* _PASSAGE TO READ_:
——————

Echo and Narcissus

For the John William Waterhouse painting, see Echo and Narcissus (Waterhouse painting).

Echo and Narcissus is a myth from Ovid's Metamorphoses, a Latin mythological epic from the Augustan Age. The introduction of the myth of the mountain nymph Echo into the story of Narcissus, the beautiful youth who rejected sexuality and falls in love with his own reflection, appears to have been Ovid's invention. Ovid's version influenced the presentation of the myth in later Western art and literature.

Story

Narcissus and Echo, wall painting from Pompeii (45–79 AD)

The myth of the goddess is told in Book III of the Metamorphoses, and tells the story of a "talkative nymph" who is admired by the goddess Aphrodite for her magnificent voice and song. When she tricks Hera into believing that her husband, Zeus, was in the city, Hera curses Echo by making her able to only finish a sentence not start, and unable to say anything on her own. "Yet a chatterbox, had no other use of speech than she has now, that she could repeat only the last words out of many." This is the explanation of the aural effect which was named after her. She falls in love with Narcissus, whom she catches sight of when he is "chasing frightened deer into his nets." Eventually, after "burning with a closer flame," Echo's presence is revealed to Narcissus, who, after a comic, yet tragic scene, rejects her love. Echo prays, in her mind, of this to Aphrodite, who makes Echo disappear, until she "remains a voice" and "is heard by all."

——————

* _LISTED ENTRIES_:
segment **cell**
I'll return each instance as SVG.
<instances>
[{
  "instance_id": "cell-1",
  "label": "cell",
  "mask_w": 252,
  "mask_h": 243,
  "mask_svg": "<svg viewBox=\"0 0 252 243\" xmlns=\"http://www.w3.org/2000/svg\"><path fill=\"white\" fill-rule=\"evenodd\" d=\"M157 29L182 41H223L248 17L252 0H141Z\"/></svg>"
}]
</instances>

——————

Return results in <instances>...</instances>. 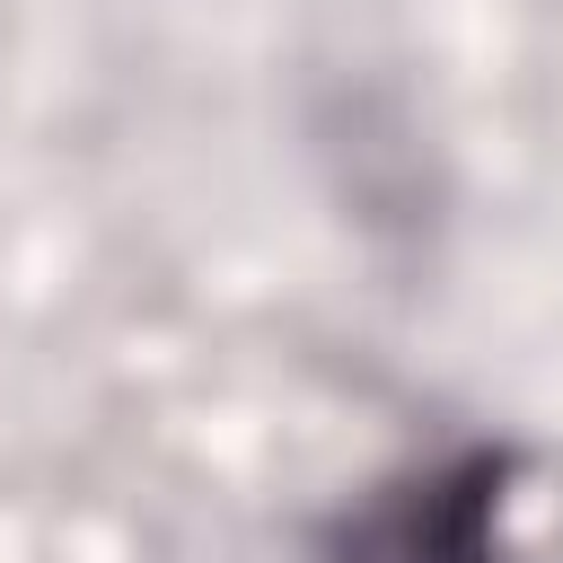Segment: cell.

——————

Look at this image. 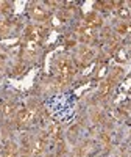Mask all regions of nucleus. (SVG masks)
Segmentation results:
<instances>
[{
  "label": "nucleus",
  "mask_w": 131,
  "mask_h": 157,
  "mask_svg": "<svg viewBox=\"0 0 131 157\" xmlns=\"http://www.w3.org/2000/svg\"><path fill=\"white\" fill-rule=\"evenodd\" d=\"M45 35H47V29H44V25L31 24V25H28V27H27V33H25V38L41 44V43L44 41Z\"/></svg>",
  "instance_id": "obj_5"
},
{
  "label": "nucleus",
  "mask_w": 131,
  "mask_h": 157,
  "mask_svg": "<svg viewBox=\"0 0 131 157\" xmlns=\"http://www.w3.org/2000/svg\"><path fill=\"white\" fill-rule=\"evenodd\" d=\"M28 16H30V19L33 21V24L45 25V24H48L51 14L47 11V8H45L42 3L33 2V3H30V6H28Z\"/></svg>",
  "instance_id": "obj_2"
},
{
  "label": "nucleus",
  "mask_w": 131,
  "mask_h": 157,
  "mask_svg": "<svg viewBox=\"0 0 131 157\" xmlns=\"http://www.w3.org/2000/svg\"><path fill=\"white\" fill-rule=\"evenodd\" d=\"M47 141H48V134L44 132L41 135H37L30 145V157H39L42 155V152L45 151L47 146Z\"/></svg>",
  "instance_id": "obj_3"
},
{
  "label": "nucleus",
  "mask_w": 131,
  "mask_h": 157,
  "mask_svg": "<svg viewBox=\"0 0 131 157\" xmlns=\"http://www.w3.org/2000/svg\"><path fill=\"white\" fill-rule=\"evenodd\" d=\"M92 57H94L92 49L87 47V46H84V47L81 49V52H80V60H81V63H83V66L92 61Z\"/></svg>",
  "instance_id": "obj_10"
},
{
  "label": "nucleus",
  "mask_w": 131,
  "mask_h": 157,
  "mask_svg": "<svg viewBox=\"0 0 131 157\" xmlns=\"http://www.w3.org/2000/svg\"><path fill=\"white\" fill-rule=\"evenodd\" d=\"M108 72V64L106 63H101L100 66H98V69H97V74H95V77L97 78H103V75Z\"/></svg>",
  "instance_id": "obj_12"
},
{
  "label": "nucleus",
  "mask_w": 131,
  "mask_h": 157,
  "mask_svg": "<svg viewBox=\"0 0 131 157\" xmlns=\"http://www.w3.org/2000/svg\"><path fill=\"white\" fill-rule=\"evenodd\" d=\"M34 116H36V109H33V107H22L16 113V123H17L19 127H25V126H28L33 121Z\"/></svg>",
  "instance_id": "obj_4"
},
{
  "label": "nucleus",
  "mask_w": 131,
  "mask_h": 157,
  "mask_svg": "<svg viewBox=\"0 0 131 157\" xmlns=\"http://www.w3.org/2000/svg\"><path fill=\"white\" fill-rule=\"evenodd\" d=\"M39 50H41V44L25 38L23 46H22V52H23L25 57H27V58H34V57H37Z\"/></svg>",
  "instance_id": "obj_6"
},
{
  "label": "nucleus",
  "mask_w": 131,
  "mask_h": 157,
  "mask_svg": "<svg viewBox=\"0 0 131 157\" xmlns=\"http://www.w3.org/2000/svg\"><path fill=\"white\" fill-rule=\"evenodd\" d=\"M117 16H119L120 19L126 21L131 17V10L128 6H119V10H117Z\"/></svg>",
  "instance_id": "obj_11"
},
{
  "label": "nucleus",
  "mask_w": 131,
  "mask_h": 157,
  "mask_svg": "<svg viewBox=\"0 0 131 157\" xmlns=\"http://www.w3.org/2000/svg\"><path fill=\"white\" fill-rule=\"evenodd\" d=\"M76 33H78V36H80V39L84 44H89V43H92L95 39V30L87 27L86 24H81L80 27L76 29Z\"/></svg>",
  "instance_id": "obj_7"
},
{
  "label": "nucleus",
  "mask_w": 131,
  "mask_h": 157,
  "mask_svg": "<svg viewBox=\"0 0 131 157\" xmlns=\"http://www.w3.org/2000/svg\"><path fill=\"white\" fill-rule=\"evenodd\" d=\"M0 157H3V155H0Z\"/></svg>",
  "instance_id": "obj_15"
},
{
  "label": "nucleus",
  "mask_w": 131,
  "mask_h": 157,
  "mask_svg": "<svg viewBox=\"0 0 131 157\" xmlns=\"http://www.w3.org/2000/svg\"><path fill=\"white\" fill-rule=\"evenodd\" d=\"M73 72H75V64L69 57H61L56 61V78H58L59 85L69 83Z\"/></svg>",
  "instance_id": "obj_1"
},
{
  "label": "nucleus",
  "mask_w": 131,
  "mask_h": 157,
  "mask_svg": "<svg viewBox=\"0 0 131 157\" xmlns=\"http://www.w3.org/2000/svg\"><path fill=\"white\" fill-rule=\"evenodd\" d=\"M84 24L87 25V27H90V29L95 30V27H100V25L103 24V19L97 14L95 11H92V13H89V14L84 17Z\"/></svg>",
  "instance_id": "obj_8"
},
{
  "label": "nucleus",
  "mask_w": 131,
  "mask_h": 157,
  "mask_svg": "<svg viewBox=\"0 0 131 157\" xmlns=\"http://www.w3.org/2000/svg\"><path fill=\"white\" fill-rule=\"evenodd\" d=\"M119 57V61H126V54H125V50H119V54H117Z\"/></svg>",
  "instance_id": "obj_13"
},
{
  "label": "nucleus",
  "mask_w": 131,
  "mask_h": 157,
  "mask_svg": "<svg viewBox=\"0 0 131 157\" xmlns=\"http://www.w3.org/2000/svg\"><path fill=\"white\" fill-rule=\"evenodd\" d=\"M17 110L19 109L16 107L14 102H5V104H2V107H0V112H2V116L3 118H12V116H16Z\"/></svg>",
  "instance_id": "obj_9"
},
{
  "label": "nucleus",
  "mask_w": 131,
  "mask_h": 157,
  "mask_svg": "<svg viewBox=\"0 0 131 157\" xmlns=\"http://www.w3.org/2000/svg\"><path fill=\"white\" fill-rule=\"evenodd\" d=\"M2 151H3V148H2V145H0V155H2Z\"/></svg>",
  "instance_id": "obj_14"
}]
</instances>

——————

* _TASK BRIEF_: Replace "youth" with "young man" in the stretch of the Echo and Narcissus text from "Echo and Narcissus is" through "Pompeii (45–79 AD)", and write out that stretch.

* _ANSWER FOR THE TASK_:
Echo and Narcissus is a myth from Ovid's Metamorphoses, a Latin mythological epic from the Augustan Age. The introduction of the myth of the mountain nymph Echo into the story of Narcissus, the beautiful young man who rejected sexuality and falls in love with his own reflection, appears to have been Ovid's invention. Ovid's version influenced the presentation of the myth in later Western art and literature.

Story

Narcissus and Echo, wall painting from Pompeii (45–79 AD)